Gabungan Industri Kendaraan Bermotor Indonesia (Gaikindo) sedang mempertimbangkan untuk merevisi target penjualan mobil di dalam negeri tahun 2025. Target awal sebanyak 900 ribu unit/tahun kini terasa sulit tercapai, terutama setelah 10 bulan pertama tahun ini hanya mampu mencapai 635 ribuan unit penjualan.
Analisis Penjualan
Data menunjukkan bahwa untuk mencapai target 900 ribu unit/tahun, pabrikan harus menambahkan 264 ribuan unit penjualan selama dua bulan terakhir tahun ini. Angka ini setara dengan 132 ribuan unit mobil yang harus terjual setiap bulan, yang merupakan tantangan signifikan bagi industri otomotif nasional.
Faktor yang Mempengaruhi
Beberapa faktor mendasari keputusan revisi target ini, termasuk kondisi ekonomi makro, permintaan pasar yang lesu, dan persaingan ketat dari merek-merek global. Gaikindo juga mempertimbangkan pengembangan teknologi otomotif terbaru sebagai upaya untuk meningkatkan daya saing produk domestik.
Rekomendasi Strategis
Untuk mengatasi tantangan ini, Gaikindo disarankan untuk:
1. Mendorong inovasi teknologi dalam produksi mobil, seperti pengembangan mobil listrik (EV) yang sesuai dengan tren global.

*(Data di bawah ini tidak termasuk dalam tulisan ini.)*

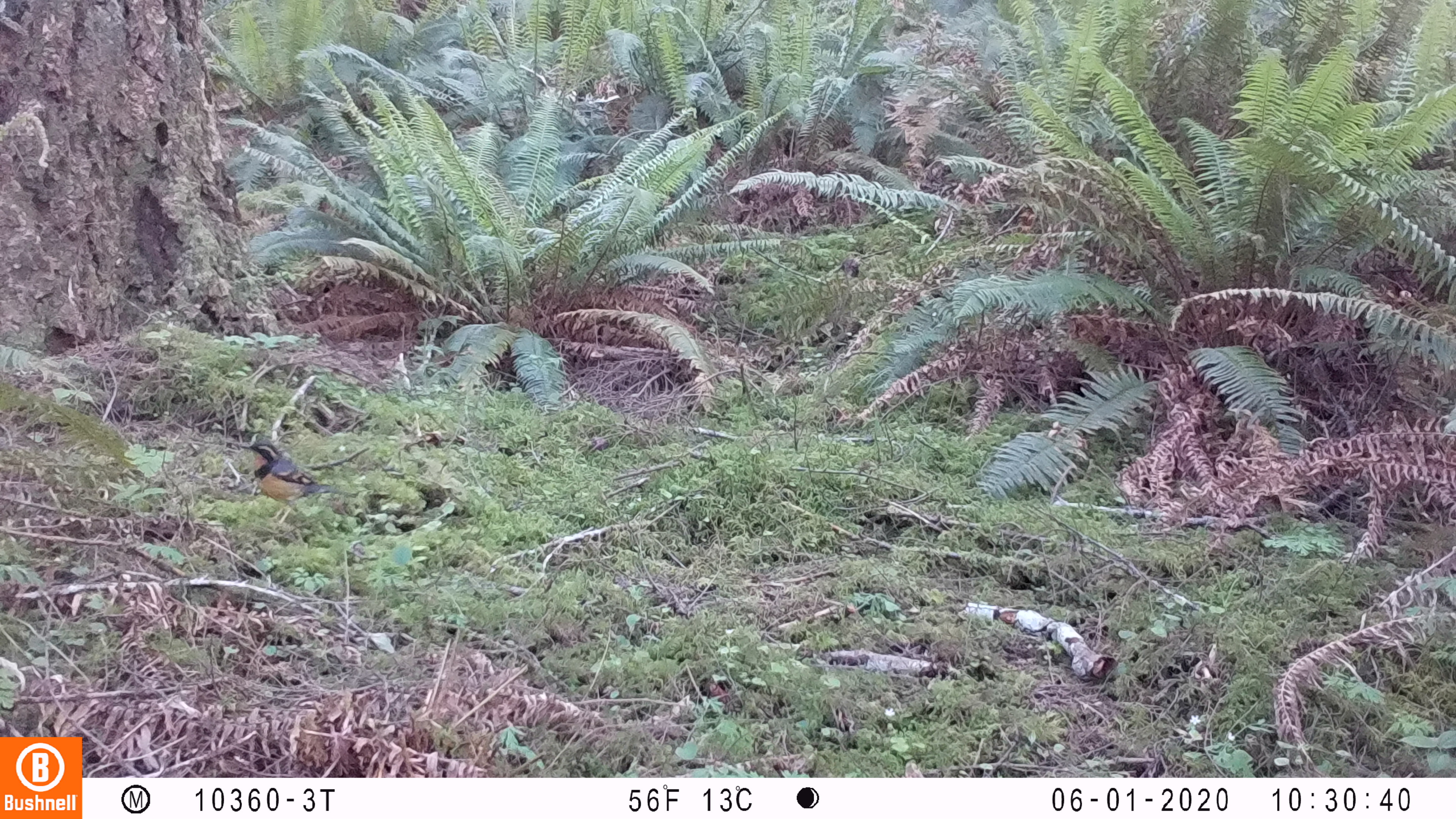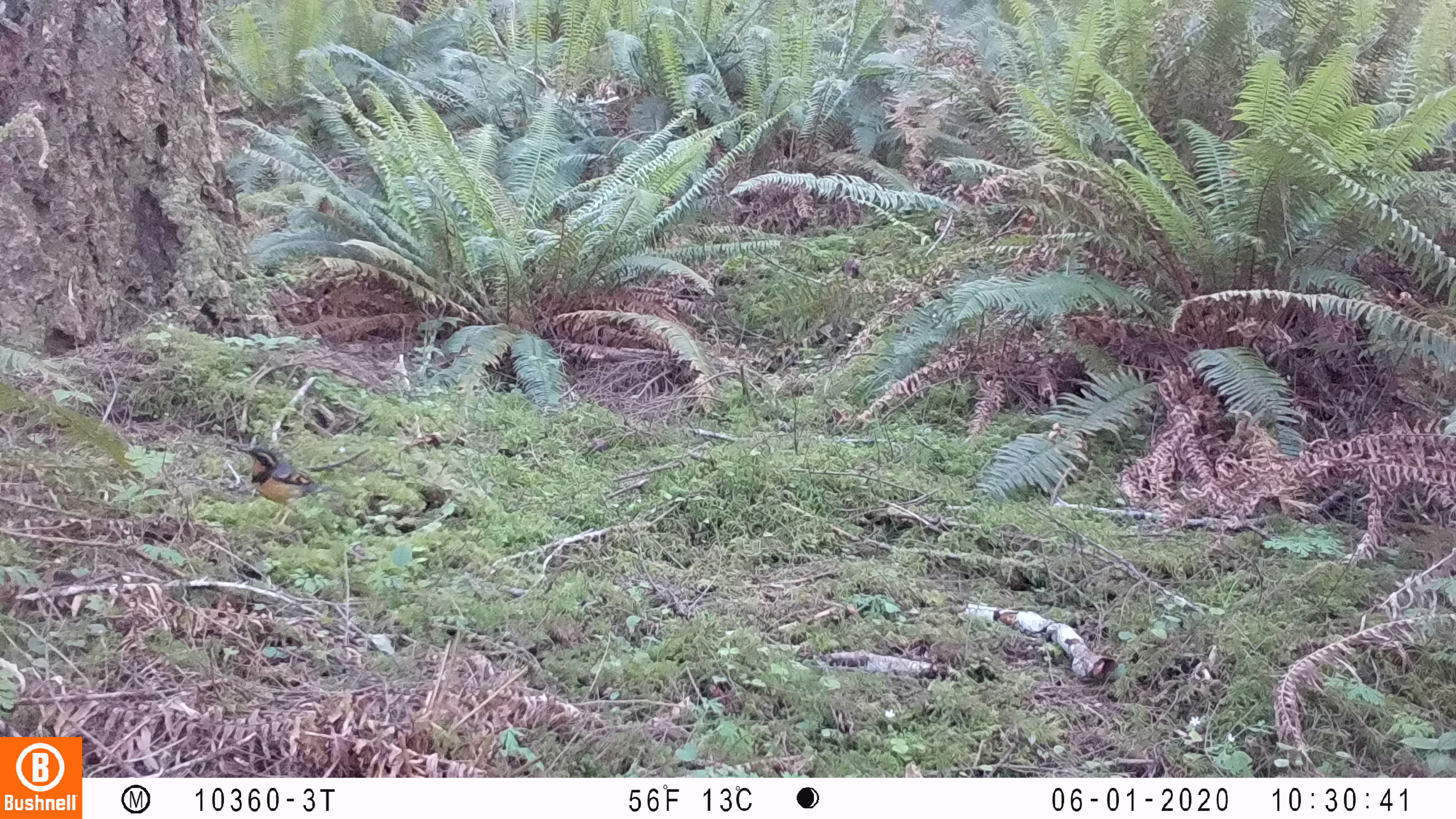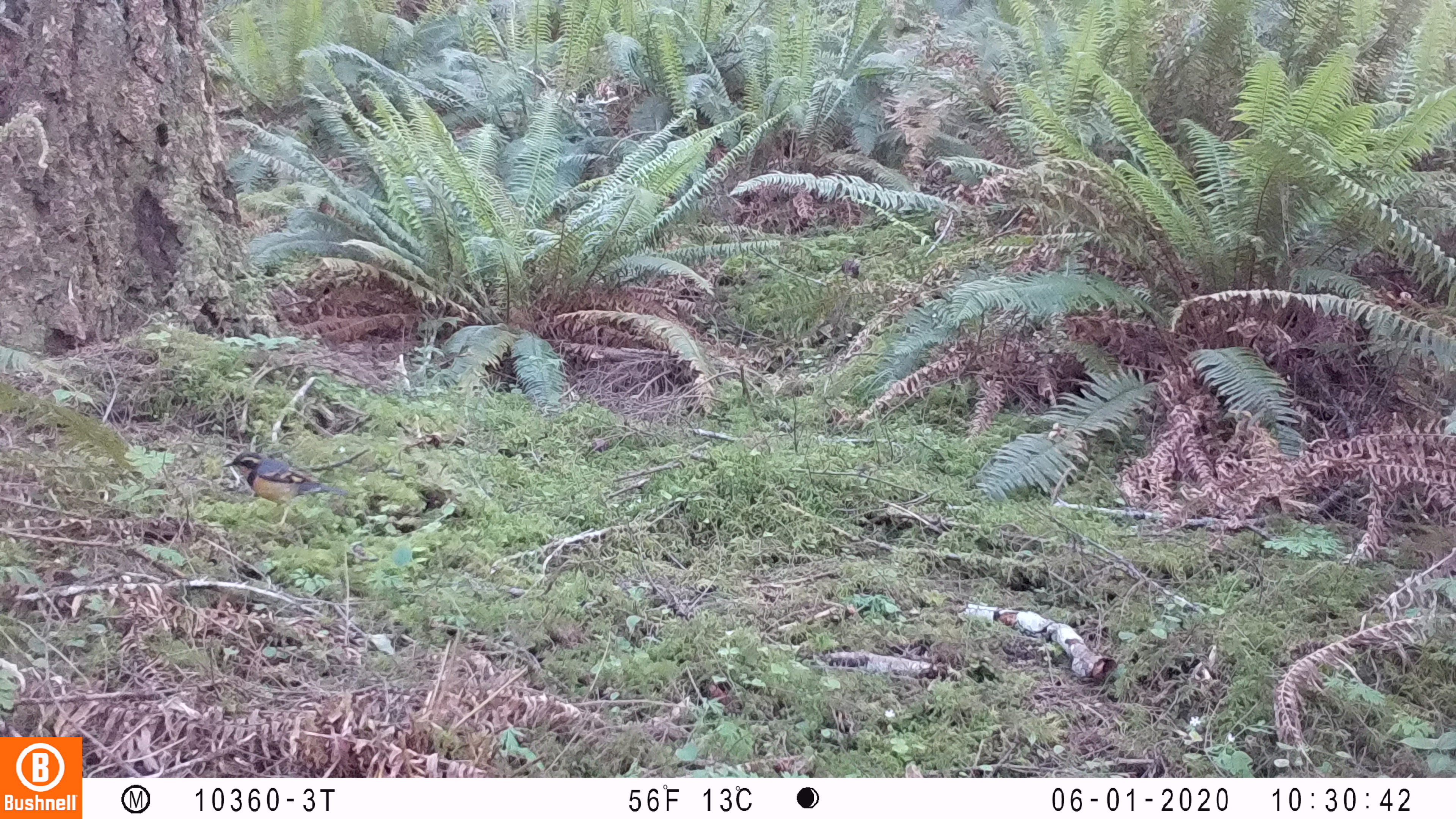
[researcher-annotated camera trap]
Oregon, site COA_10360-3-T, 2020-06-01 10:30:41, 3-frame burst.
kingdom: Animalia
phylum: Chordata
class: Aves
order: Passeriformes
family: Turdidae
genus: Ixoreus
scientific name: Ixoreus naevius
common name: varied thrush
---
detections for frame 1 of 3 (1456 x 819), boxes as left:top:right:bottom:
varied thrush: 245:442:353:502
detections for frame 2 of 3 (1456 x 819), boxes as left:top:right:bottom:
varied thrush: 241:442:330:526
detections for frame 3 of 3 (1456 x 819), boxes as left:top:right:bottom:
varied thrush: 221:451:349:527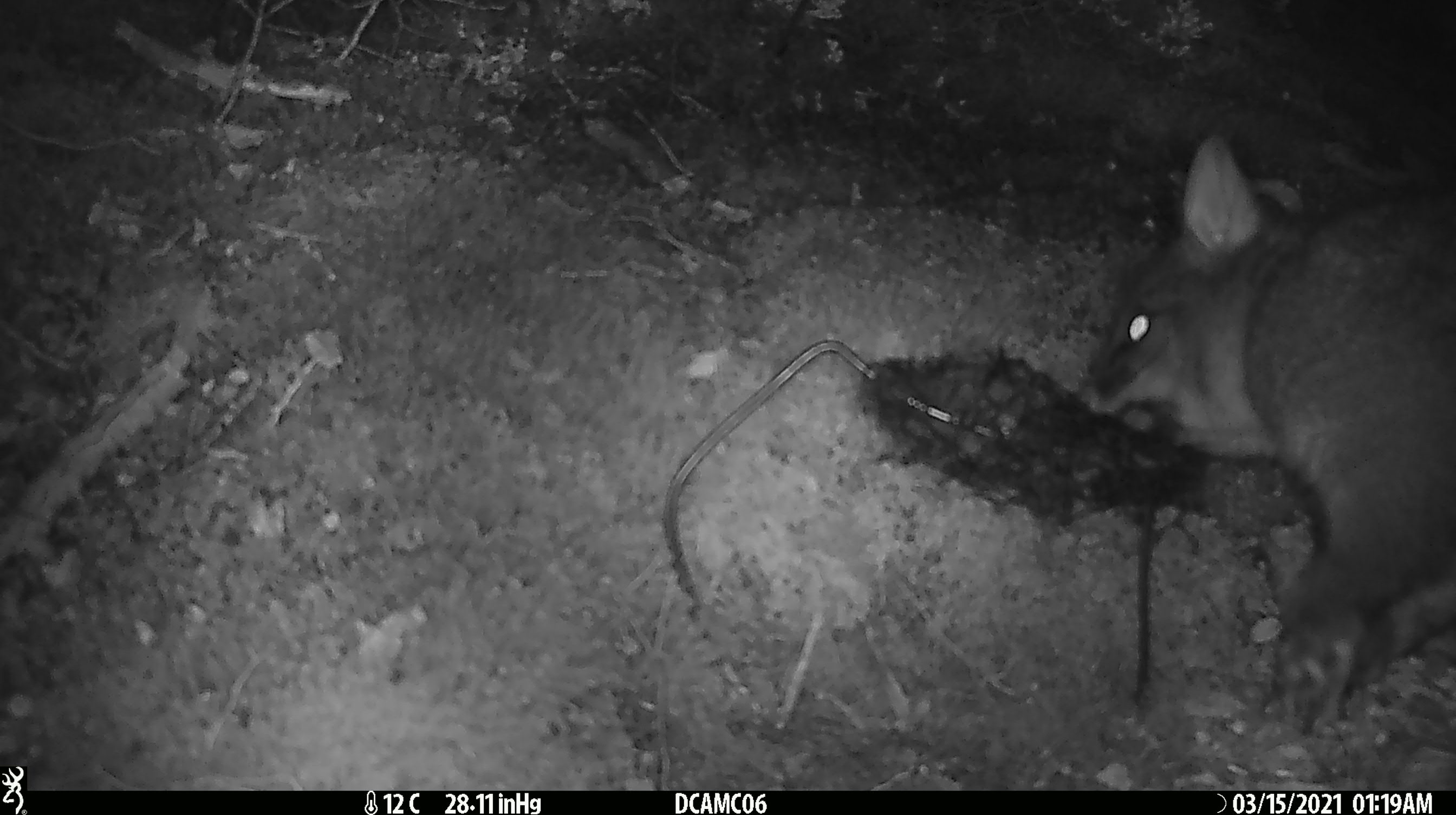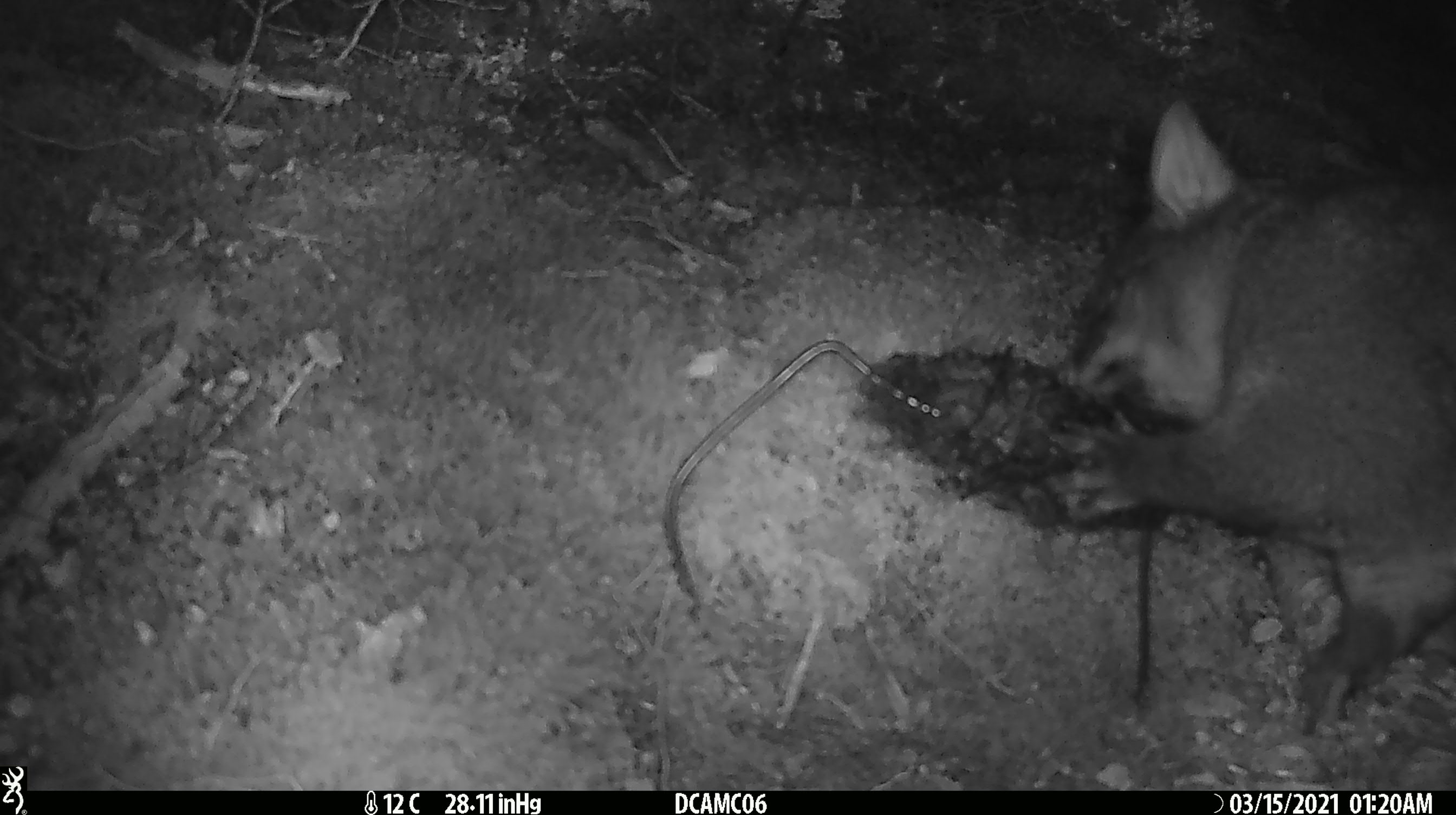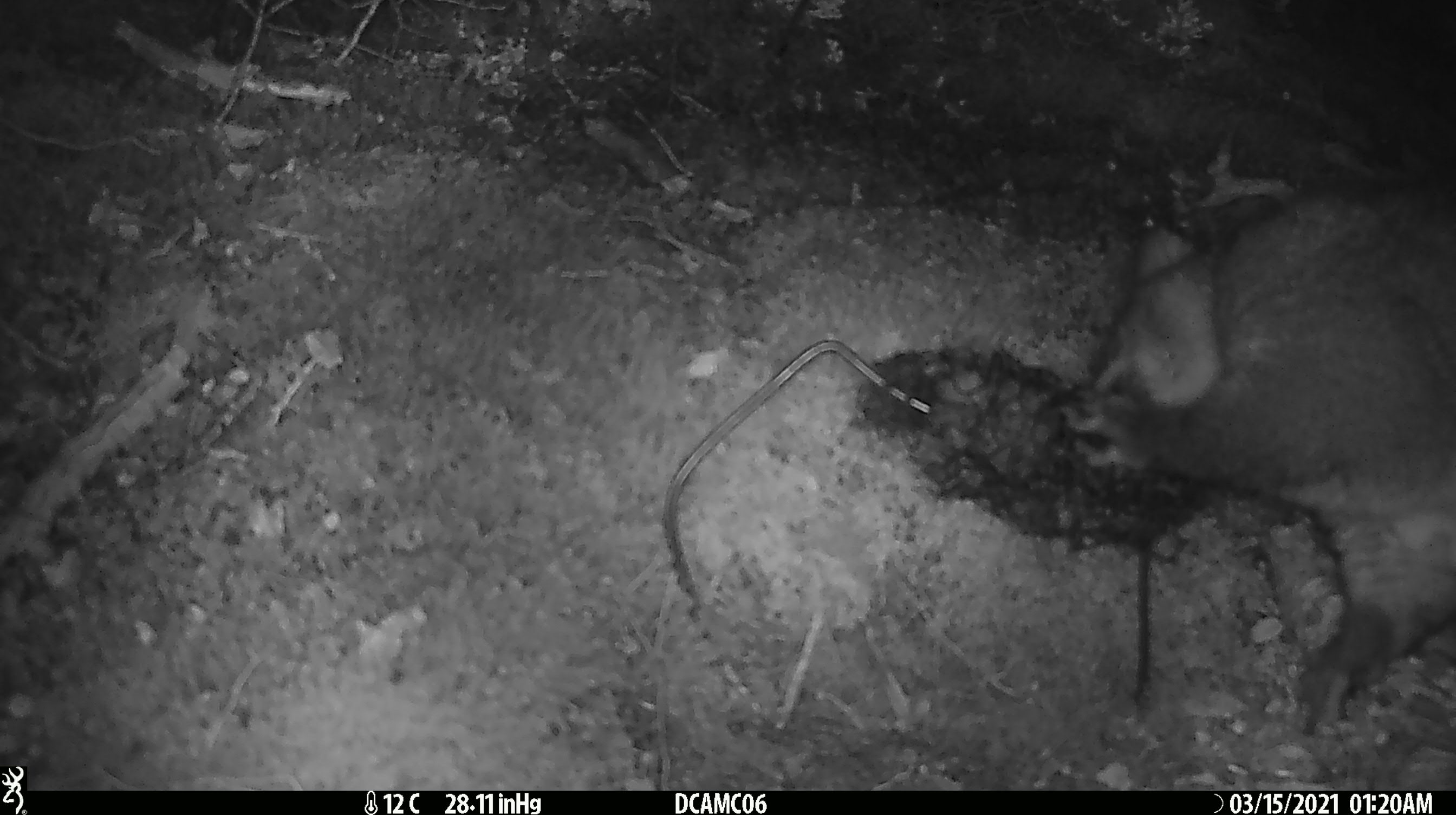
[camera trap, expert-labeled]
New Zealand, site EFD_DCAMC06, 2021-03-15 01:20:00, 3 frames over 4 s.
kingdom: Animalia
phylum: Chordata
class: Mammalia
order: Diprotodontia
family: Phalangeridae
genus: Trichosurus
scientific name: Trichosurus vulpecula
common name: common brushtail possum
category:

2. Menyelenggarakan kampanye pemasaran yang lebih agresif untuk meningkatkan awareness konsumen terhadap produk lokal.
3. Mengoptimalkan distribusi dan layanan after-sales untuk meningkatkan kualitas pengalaman konsumen.
Dengan pendekatan yang komprehensif, Gaikindo dapat merevisi target penjualan dengan realistis sekaligus memastikan pertumbuhan yang berkelanjutan bagi industri otomotif Indonesia.